Marketing News of the Week: Extreme Travel and Dark Travel

With the recent news surrounding the "catastrophic implosion" of the Titan submersible bound for the Titanic's final resting place, two new terms have repeatedly been mentioned: Extreme Travel and Dark Travel.

According to Wikipedia, "Extreme tourism (also often referred to as shock tourism) is a niche in the tourism industry involving travel to dangerous places (mountains, jungles, deserts, caves, canyons, etc.) or participation in dangerous events." Extreme tourism is a relatively small subcategory of adventure travel, whose advisors say makes up between 5% and 15% of their overall business.

Craig Curran, president of DePrez Group of Travel Companies and an extreme traveler himself explained, "Extreme adventure tourism is more like a lifestyle, a small community made up of like-minded travelers who see themselves as explorers, willing to test the limits of the body and mind in the name of human exploration and hoping to deepen their knowledge of the world and of themselves."

Stacy Fischer-Rosenthal, president of Fischer Travel Enterprises, a membership-only agency that costs $150,000 to join, offers adventures, such as, aerobatic gliding, gorilla trekking, and glacier walks. She explained, "We aim to make our clients' dreams come true, in whatever shape that may come."

And then, there's the Titan...according to Travel Weekly, the fatal deep-sea dive of OceanGate Expeditions' Titan captured the world's attention and thrust so-called "extreme tourism" into the spotlight. The Titan submersible promised a deep-dive to the Titanic wreck, and parent company OceanGate Expeditions sold seats for $250,000 each, but on its first Titanic-bound dive this year, the Titan imploded, killing all five people aboard and prompting scrutiny of the dangers of this type of travel.

According to CNN Travel, "Much of Titanic's magnetism comes from the hubris and glamor involved in the original tragedy," explained Brent McKenzie, a professor at Canada's University of Guleph and author of the upcoming book entitled, Dark Tourism: Is the Medium Still the Message. "The fact that so many lives were lost, and that the ship was 'unsinkable' and the famous people on board seems to ensure ongoing interest...Titanic tourism is one of the more established industries in what's become known as "dark tourism." More and more tourists are drawn to sites and attractions related to death, tragedy, and suffering."

Despite extreme risks and extreme price tags, travel industry experts don't expect demand for extreme tourism to wane any time soon.
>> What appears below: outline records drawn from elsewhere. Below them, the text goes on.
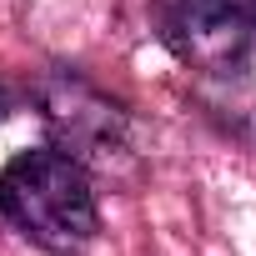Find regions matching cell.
<instances>
[{
  "instance_id": "1",
  "label": "cell",
  "mask_w": 256,
  "mask_h": 256,
  "mask_svg": "<svg viewBox=\"0 0 256 256\" xmlns=\"http://www.w3.org/2000/svg\"><path fill=\"white\" fill-rule=\"evenodd\" d=\"M0 216L50 256H80L100 221L86 166L60 146L20 151L0 171Z\"/></svg>"
},
{
  "instance_id": "2",
  "label": "cell",
  "mask_w": 256,
  "mask_h": 256,
  "mask_svg": "<svg viewBox=\"0 0 256 256\" xmlns=\"http://www.w3.org/2000/svg\"><path fill=\"white\" fill-rule=\"evenodd\" d=\"M171 56L211 80H256V0H156Z\"/></svg>"
},
{
  "instance_id": "3",
  "label": "cell",
  "mask_w": 256,
  "mask_h": 256,
  "mask_svg": "<svg viewBox=\"0 0 256 256\" xmlns=\"http://www.w3.org/2000/svg\"><path fill=\"white\" fill-rule=\"evenodd\" d=\"M46 116H50L56 131L70 141V151L90 146V151L110 156V151L120 146V131H126L120 110L106 106L100 96H90V90L76 86V80H56V86H50V96H46Z\"/></svg>"
},
{
  "instance_id": "4",
  "label": "cell",
  "mask_w": 256,
  "mask_h": 256,
  "mask_svg": "<svg viewBox=\"0 0 256 256\" xmlns=\"http://www.w3.org/2000/svg\"><path fill=\"white\" fill-rule=\"evenodd\" d=\"M6 110H10V96H6V90H0V116H6Z\"/></svg>"
}]
</instances>
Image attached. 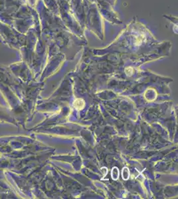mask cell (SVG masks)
<instances>
[{
  "label": "cell",
  "mask_w": 178,
  "mask_h": 199,
  "mask_svg": "<svg viewBox=\"0 0 178 199\" xmlns=\"http://www.w3.org/2000/svg\"><path fill=\"white\" fill-rule=\"evenodd\" d=\"M157 92L153 88H149L144 93V97L148 101H154L157 98Z\"/></svg>",
  "instance_id": "6da1fadb"
},
{
  "label": "cell",
  "mask_w": 178,
  "mask_h": 199,
  "mask_svg": "<svg viewBox=\"0 0 178 199\" xmlns=\"http://www.w3.org/2000/svg\"><path fill=\"white\" fill-rule=\"evenodd\" d=\"M119 175H120V172H119L118 168L116 167H113L112 169V171H111V176H112V179L114 181L118 180L119 178Z\"/></svg>",
  "instance_id": "3957f363"
},
{
  "label": "cell",
  "mask_w": 178,
  "mask_h": 199,
  "mask_svg": "<svg viewBox=\"0 0 178 199\" xmlns=\"http://www.w3.org/2000/svg\"><path fill=\"white\" fill-rule=\"evenodd\" d=\"M130 173L128 168L127 167H125L122 169V179L125 181H127L130 178Z\"/></svg>",
  "instance_id": "277c9868"
},
{
  "label": "cell",
  "mask_w": 178,
  "mask_h": 199,
  "mask_svg": "<svg viewBox=\"0 0 178 199\" xmlns=\"http://www.w3.org/2000/svg\"><path fill=\"white\" fill-rule=\"evenodd\" d=\"M85 106V102L83 99L81 98H77L75 100V101L73 103V107L75 110L80 111L84 109Z\"/></svg>",
  "instance_id": "7a4b0ae2"
}]
</instances>
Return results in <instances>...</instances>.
Travel advisors who curate these experiences say participants find too much value in high-risk, high-reward adventures to be deterred by the potential dangers even when the realities of catastrophe are realized.

When talking about extreme tourism, an example that typically comes to mind is space tourism. "Space exploration would likely be priced between $250,000 to $500,000 per seat, reserving your space years in advance," Joshua Bush, CEO of Avenue Two Travel, said of using suppliers like Space Perspective or Virgin Galactic. "You are in the millions for other experiences like SpaceX, [which] is extremely difficult to accomplish."

Yacht-based heli-skiing trips to Antarctica with U.K.-based luxury tour operator Pelorus start at around $750,000 to upward of $1 million, the company said, with demand increasing since December 2021.

Other examples include aerobatic gliding; extreme via ferrata (rock climbing); heli-skiing and heli-hiking; mountain climbing; deep-sea diving; and bear and gorilla trekking.

From a marketing perspective, clearly, there are people who will pay for extreme travel adventures, But is extreme travel worth the risk?